At the end of the hall, the student lounge waits, a shadowy labyrinth of dark corners and silvery moonlight. With a surreptitious glance around, I slip inside, scanning the room twice to make sure it’s empty before locking both doors. Safe inside, I go to the digitizer and upload my program. In seconds, the Expanse appears before me once again, materializing across the walls in a panoply of stars and planets. My equations reappear in one corner, just as I left them, an array of questions waiting to be answered. As soon as I see them, my mind calms. Everything extraneous falls away, leaving only concrete numbers and mathematical symbols in their place. Grabbing my stylus, I get to work.


The first pale rays of Avelaine are filtering through the windows when I finally return to reality. I glance around the room, brow furrowing in faint surprise as I take in the night’s work. Notes and equations are scrawled across three walls, seeping across my previous notations like smears of blood across the blackened background. I eye the barely legible scrawl and slowly shake my head. It just doesn’t add up. No matter how many variables I changed or constants I reevaluated, no matter how many ways I ran the numbers, I know nothing more than when I began—only that Shar’s presence seems an omen both ominous and uncertain beyond comprehension.
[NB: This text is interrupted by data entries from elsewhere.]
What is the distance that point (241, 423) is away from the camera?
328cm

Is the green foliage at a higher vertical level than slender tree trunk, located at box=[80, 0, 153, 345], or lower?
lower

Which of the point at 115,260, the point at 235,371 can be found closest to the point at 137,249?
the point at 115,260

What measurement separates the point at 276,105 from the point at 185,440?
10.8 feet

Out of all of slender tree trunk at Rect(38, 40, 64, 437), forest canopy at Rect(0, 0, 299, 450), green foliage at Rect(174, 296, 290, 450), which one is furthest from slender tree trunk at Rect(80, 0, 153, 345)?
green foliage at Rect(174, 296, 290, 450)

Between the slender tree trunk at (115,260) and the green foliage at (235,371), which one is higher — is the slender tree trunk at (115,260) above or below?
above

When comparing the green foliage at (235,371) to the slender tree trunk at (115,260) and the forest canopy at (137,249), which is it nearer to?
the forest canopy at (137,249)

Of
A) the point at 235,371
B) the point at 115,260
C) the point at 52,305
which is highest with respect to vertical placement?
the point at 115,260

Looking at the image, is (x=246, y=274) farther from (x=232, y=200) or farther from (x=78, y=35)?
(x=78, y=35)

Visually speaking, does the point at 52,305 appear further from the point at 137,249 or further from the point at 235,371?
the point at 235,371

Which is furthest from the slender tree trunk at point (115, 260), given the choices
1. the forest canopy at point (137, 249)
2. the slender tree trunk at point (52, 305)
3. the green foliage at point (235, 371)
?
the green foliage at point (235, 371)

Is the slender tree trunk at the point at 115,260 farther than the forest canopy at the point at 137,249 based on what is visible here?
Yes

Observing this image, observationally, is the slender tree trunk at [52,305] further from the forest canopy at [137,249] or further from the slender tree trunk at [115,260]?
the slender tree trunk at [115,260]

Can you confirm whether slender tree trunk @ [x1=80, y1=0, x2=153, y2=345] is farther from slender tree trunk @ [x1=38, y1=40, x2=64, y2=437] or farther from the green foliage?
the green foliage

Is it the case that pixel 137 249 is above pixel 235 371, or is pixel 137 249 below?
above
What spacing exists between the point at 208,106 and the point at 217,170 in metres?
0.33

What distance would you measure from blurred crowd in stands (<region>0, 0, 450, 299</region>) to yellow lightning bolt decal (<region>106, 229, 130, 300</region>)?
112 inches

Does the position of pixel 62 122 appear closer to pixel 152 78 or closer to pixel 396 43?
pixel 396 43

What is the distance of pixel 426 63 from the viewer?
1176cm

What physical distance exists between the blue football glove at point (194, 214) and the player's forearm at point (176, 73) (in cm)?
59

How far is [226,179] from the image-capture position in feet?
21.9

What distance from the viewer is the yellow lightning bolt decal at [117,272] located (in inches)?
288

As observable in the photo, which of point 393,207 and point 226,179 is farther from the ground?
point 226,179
My legs are cramped from crouching in front of my equations all night long, and it’s only now, in the faint rays of dawn, that I realize how exhausted I am. Stumbling to my feet, I sink into a chair by the window, shifting in my seat to let the weak flickers of sunlight pour over my sore legs and aching shoulders. I snap open my hand and pull up the images I took yesterday. The skin around my chit is swollen and blotchy, and I can see welts already starting to form. My other palm looks the same. Clearly, I touched something I shouldn’t have in my trek through the forest. Giving my hands a good scratch, I tune out the discomfort and focus on the pics of Shar pooling over my hand.

She has her back or side to me in most of them, just an anonymous figure in a gray jumpsuit, but I managed to catch her dead-on in the first one. There’s no question it’s Shar. She looks exactly the way she did when I last saw her two years ago: tall and scowling, sturdy but just a touch underfed, and clad in the same refugee garb she wore on New Sol. No one would ever describe her as pretty—not in the traditional sense, anyway—but for all that, there’s something arresting about her. A sort of hard-bitten strength you only achieve through experience and pain. Though what sorts of pain and experience, I have no idea. She was central to our plan, and yet I don’t think any of us really knew much about her. Is it any wonder that in the end, she held no more loyalty for us than we held for her?

I shake my head at the image. You don’t belong here. Not on Iolanthe any more than you did on New Sol. So why have you come to plague me? What do you seek in the forest just beyond my door?

Zooming in, I stare at her face, searching for the answer I failed to find in the depths of the forest. But no matter how long and hard I stare, the answers never come, but remain, hidden away within her haunted eyes.